Dear Ezra and Lian,
Back in 1992, Brad was what both he and I would call an Indian. Not an Indian like your Mom, but what we would probably now call a Native Canadian. He was only a little older than me, but he was probably more my dad’s friend than mine. I didn’t know him all that well, but one night I was giving him and another guy I knew even less a ride home.
Brad lived in a basement apartment by himself I think. As we got close to where he lived, it looked like we were being followed. I told Brad this, but he said drive fast and drop me off quick. I did what I was told. Brad got out of my car and ran for his front door. The car following us stopped right behind us and 5 guys jumped out and ran after Brad. Brad didn’t make it to his door.
The guys got him and dragged him to his front lawn. They all started to viciously punch and kick Brad while he curled up on the ground. The guy sitting beside me started screaming at me. “Drive, drive, drive. Get out of here!! We got to go!!!” I looked behind me and I looked in my rear-view mirror to see Brad endure a terrible beating. I wanted to get out and help. (In those days, nobody had cell phones to call the police.) Sadly, with those panic yells in my ear and fear in my heart, I put my car in gear and sped off.
Later, when I saw Brad, he looked terrible. Still he didn’t want me to call the police or tell anyone, not even my parents. I felt horrible. Brad looked horrible. I did nothing.

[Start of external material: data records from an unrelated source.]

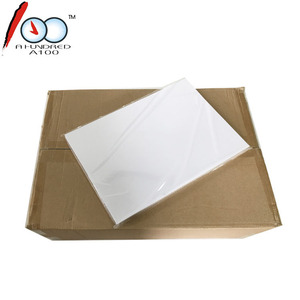 A100 Máy In Phun đôi hai mặt dập nổi cardstock trắng matte giấy A4 250 gam - Product Image 6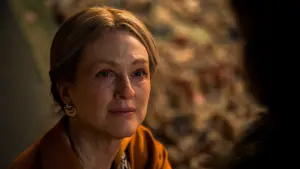 Задник к фильму "Мир, полный чудес" #307522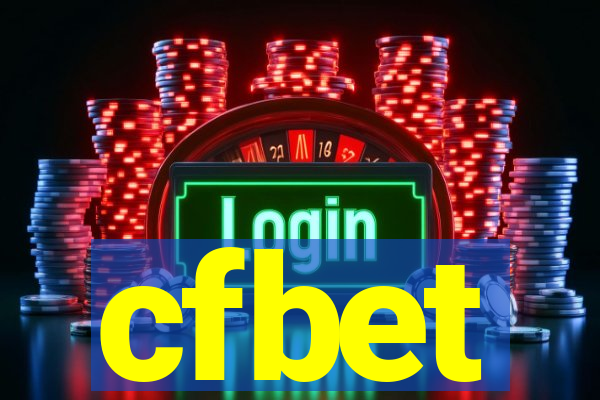 cfbet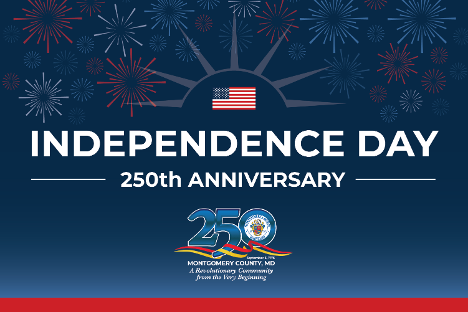 Check the Holiday Schedule for July 4th Holiday 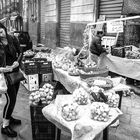 Sicily, Catania - The "Pescheria"_2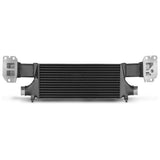 Wagner Tuning Competition Intercooler Kit EVO2 Audi RSQ3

The most bizarre and unexpected response to me publicizing these letters to you kids, is the accusation that I’m trying to make myself look like a hero. Maybe it is simply because they can’t read the 25+ letters I’ve already written or the rough outlines for all the other letters, but the exact opposite is true. I wanted you kids to know the truth about me. Part of that truth is knowing that your dad is not a hero, he’s a coward.
Time after time after time, I’ve been faced with a critical decision. The opportunity to do something truly heroic presents itself, but I run away. Every single time, I have played it safe. I have locked my doors, put my car in gear and sped away as my friend got savagely beat up. I could really have risked something, but I didn’t risk anything at all. That is the true story of my life. The fictional, public persona I have is that I’m a humanitarian. I will travel to dangerous places or situations to help people. Actually, as soon as it really gets dangerous, then I fly away and leave people behind to fend for themselves. From my Fishing story to my Champhai stories to my Manipur story, I hope you can see that. If you can’t, I hope this letter clears this up.
The only time I have ever done anything approaching heroism is what I did when your mom and I separated two years ago. My every impulse was to run away and hide from the world. Despite my deep love for you, I was filled with so much shame at my failed marriage, I wanted to fly far away and never come back. I didn’t do that. I stuck around. When I faced the day to day grind of looking after a toddler still in diapers; Lian still being nursed by her mother until the day she left, I didn’t give up. We had to work through so many issues with Ezra’s autism and him being in school for the first time. Through all of these difficulties, I treated your mom with respect and kindness even though my heart gets crushed every week I see her again. I confronted my fears and with the help of so many others, I persevered. By God’s grace I made it.
We can’t call it heroism because millions, mostly women, do it every year. No one ever sings their praises, but they are heroes. I have put them in your life, so you can model your lives after them. There are so many shortcuts a single parent can take to try to deal with the pain, manage their lives, their finances and their kids. Your “aunties” have not. I didn’t either.
In all my stories, know this to be true. Nothing was more difficult than being a single parent these last two years. Nothing has been more physically, emotionally, mentally, financially, spiritually, every which way you can imagine challenging then doing this. Almost every one of my letters is a “cautionary tale”. Don’t be an idiot like your dad. Half of this letter is that; don’t run away like your Dad does when faced with a difficult situation. The other half is this; if for once in your Dad’s life he could endure, so can you.